Newfoundland chow mein
- Type: Stir fry
- Place of origin: Newfoundland and Labrador
- Associated cuisine: Canadian Chinese cuisine
- Serving temperature: Hot
- Main ingredients: Sliced cabbage; Vegetables; Meat;

= Newfoundland chow mein =

Canadian Chinese dish

Newfoundland chow mein is a dish from Canadian Chinese cuisine. While traditional chow mein is a stir fried noodle dish, and its name means "fried noodles", Newfoundland chow mein includes cabbage strips instead of noodles.

== History ==
The dish was invented by Chinese chefs on Newfoundland who had difficulty obtaining traditional Chinese ingredients on the island.
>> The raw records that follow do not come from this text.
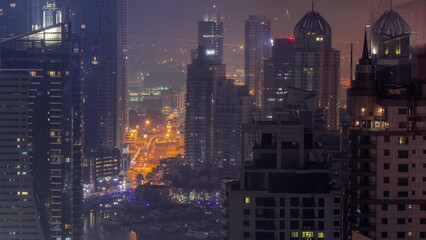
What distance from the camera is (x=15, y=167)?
71.8 feet

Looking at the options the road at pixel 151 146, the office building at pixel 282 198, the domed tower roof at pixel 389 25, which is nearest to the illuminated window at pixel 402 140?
the office building at pixel 282 198

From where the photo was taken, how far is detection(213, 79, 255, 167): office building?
31672mm

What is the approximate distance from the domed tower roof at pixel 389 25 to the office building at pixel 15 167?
8.02 m

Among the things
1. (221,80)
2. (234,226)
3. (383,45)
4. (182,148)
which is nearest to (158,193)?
(221,80)

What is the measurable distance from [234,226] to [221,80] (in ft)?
73.0

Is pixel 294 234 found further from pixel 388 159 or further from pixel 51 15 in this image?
pixel 51 15

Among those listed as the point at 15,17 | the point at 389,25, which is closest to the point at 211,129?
the point at 15,17

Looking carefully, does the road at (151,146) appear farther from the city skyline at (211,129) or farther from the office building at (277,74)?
the office building at (277,74)

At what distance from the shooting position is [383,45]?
1432cm

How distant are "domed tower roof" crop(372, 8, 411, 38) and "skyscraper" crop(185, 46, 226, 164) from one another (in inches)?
682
To replace egg noodles, they cut thin slices of cabbage as a substitute.

== Description ==
Newfoundland chow mein is a stir fry that features thin cabbage slices, vegetables and meat in a sauce made from a combination of soy sauce and oyster sauce. Common ingredients include carrots, onions, bok choy, pea shoots, gai lan, mushrooms, or rapini. Chicken, pork, shrimp, and beef are commonly included as the main protein in the dish. The flavor of the cabbage has been described as adding a more savory, umami flavor to the dish than traditional chow mein.